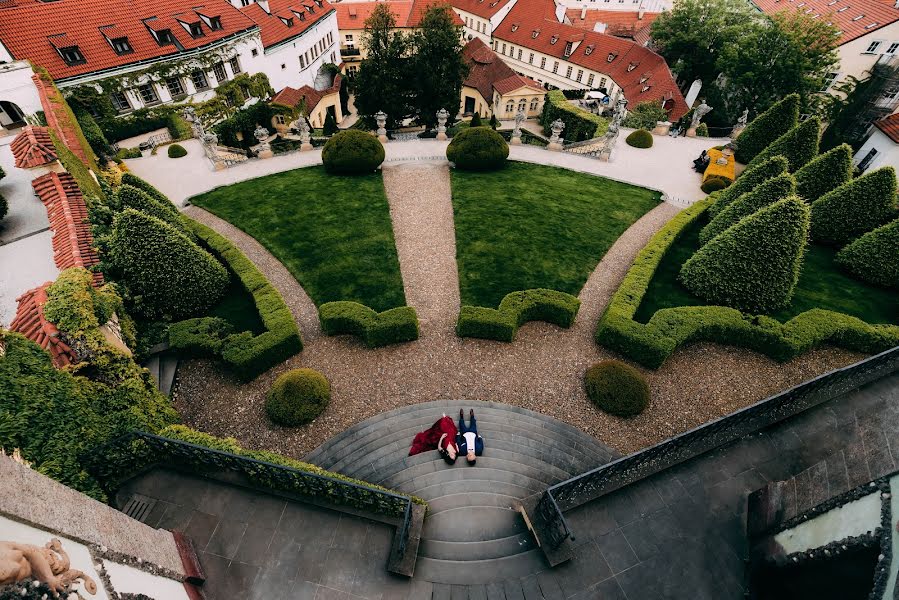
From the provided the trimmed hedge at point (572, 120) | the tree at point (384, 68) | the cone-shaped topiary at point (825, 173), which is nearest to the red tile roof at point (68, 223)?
the tree at point (384, 68)

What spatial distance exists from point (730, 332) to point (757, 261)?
2908 mm

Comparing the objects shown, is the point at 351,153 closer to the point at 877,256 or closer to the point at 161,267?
the point at 161,267

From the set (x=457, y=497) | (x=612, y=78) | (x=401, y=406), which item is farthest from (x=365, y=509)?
(x=612, y=78)

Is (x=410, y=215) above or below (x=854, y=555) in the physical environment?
below

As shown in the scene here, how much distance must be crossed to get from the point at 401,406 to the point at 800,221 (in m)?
15.5

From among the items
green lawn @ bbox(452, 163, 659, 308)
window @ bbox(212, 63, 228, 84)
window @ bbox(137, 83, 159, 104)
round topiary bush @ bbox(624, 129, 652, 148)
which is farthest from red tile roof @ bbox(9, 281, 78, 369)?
round topiary bush @ bbox(624, 129, 652, 148)

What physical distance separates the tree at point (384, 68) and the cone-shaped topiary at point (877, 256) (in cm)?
3447

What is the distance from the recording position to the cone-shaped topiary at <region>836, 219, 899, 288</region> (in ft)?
54.7

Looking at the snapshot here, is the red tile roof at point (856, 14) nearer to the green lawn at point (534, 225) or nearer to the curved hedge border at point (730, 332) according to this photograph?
the green lawn at point (534, 225)

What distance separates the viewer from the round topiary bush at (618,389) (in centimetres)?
1298

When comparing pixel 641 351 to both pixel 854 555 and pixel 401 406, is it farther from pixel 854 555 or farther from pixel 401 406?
pixel 401 406

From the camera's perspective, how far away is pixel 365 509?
9.46m

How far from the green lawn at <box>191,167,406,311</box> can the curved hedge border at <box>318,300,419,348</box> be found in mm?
1453

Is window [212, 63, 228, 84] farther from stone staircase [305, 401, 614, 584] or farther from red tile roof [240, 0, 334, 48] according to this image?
stone staircase [305, 401, 614, 584]
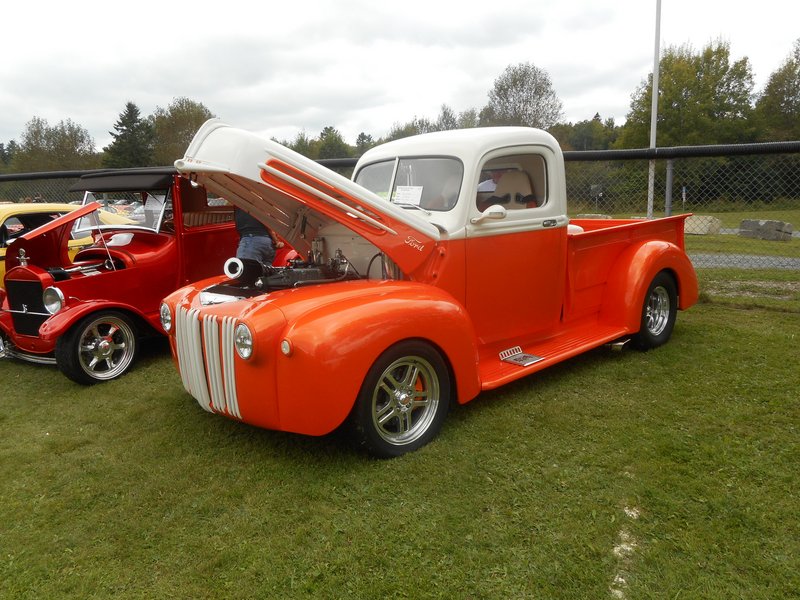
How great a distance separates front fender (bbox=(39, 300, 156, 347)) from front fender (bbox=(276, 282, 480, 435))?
2924 mm

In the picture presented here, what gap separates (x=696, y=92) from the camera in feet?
120

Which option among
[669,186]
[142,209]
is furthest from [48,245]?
[669,186]

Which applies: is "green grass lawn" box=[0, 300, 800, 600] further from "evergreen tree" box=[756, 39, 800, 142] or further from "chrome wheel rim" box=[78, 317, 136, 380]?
"evergreen tree" box=[756, 39, 800, 142]

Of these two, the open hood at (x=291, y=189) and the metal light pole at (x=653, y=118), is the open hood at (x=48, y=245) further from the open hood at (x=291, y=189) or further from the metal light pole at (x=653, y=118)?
the metal light pole at (x=653, y=118)

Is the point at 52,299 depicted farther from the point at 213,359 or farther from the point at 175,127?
the point at 175,127

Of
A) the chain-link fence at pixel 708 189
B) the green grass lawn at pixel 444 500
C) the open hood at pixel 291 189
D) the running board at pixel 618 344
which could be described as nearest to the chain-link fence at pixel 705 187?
the chain-link fence at pixel 708 189

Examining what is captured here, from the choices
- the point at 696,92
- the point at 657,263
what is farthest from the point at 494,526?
the point at 696,92

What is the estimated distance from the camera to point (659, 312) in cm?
544

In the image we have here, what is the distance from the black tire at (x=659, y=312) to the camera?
5191 mm

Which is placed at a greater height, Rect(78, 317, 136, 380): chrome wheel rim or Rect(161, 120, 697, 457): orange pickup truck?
Rect(161, 120, 697, 457): orange pickup truck

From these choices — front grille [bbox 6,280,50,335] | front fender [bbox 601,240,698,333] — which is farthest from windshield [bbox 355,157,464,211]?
front grille [bbox 6,280,50,335]

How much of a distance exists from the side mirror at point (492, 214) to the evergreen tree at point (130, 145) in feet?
153

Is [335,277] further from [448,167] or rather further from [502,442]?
[502,442]

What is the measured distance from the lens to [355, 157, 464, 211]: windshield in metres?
4.07
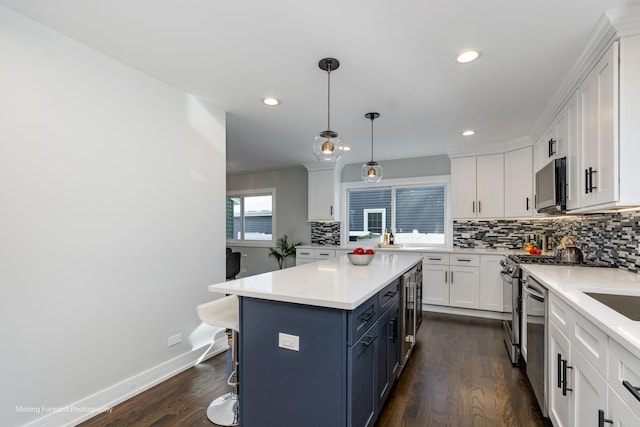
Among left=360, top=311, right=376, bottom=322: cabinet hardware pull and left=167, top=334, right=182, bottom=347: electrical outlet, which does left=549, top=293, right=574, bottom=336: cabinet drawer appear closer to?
left=360, top=311, right=376, bottom=322: cabinet hardware pull

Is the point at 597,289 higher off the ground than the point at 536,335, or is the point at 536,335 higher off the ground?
the point at 597,289

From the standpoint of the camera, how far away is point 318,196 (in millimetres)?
5828

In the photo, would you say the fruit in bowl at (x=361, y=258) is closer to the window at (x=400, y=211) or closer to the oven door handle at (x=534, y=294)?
the oven door handle at (x=534, y=294)

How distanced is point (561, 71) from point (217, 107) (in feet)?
9.42

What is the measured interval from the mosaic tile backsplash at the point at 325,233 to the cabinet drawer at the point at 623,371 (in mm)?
4826

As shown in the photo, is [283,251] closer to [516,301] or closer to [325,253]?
[325,253]

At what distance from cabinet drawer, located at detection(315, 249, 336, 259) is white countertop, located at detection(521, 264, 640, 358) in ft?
10.3

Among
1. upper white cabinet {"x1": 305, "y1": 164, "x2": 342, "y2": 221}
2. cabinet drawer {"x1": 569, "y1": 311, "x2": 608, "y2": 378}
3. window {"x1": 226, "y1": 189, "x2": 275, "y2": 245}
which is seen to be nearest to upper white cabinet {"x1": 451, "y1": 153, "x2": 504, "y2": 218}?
upper white cabinet {"x1": 305, "y1": 164, "x2": 342, "y2": 221}

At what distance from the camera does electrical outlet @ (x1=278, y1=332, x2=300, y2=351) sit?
166cm

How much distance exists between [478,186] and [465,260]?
1.08 meters

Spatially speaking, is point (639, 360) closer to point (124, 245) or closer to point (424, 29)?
point (424, 29)

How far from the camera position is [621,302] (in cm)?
167

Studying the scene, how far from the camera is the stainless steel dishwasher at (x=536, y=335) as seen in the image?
2.03 m

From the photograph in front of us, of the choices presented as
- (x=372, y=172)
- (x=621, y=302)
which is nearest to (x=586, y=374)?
(x=621, y=302)
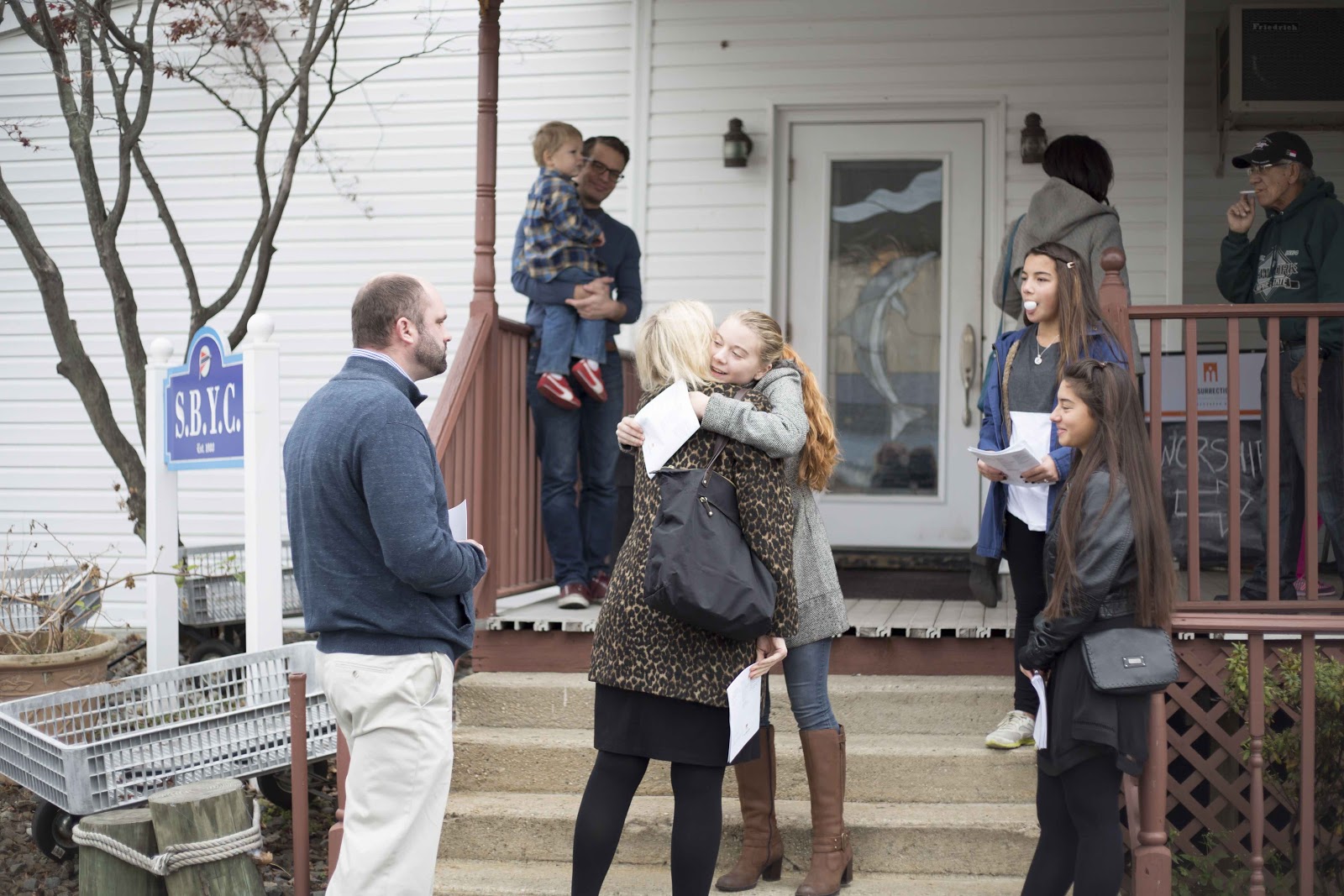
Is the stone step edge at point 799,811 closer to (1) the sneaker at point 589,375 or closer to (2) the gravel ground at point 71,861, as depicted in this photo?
(2) the gravel ground at point 71,861

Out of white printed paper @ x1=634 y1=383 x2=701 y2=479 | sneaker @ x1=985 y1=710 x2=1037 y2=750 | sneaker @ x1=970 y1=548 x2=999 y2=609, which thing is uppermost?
white printed paper @ x1=634 y1=383 x2=701 y2=479

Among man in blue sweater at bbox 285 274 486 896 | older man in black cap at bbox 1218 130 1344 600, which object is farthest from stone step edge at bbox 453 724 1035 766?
man in blue sweater at bbox 285 274 486 896

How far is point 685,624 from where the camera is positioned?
326 cm

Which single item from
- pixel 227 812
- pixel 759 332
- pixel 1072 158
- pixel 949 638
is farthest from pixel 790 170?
pixel 227 812

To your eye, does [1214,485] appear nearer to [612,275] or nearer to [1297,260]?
[1297,260]

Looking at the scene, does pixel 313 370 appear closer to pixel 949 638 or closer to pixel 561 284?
pixel 561 284

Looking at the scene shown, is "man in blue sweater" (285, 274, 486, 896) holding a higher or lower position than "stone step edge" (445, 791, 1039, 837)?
higher

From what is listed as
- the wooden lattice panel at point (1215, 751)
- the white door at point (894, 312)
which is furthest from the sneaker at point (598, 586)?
the wooden lattice panel at point (1215, 751)

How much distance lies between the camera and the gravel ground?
15.9 feet

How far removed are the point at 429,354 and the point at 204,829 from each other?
1767 mm

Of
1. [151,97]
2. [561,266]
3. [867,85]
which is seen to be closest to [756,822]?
[561,266]

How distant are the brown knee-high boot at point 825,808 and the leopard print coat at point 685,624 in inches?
22.4

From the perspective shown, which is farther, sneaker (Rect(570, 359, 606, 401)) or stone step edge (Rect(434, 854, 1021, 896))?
sneaker (Rect(570, 359, 606, 401))

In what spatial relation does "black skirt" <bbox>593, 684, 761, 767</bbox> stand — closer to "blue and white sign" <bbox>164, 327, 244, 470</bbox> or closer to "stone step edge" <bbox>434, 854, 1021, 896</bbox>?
"stone step edge" <bbox>434, 854, 1021, 896</bbox>
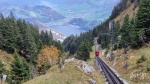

→ The problem: Pull out every line of the material that contains the word "seen", treating uppercase and lowercase letters as distinct.

→ Solution to the exercise:
which is seen to be nearest to upper white cabinet {"x1": 451, "y1": 153, "x2": 504, "y2": 218}?
Studying the scene, how far from the camera is the stainless steel dishwasher at (x=536, y=335) as seen in the image?
which is seen to be closest to [756,822]?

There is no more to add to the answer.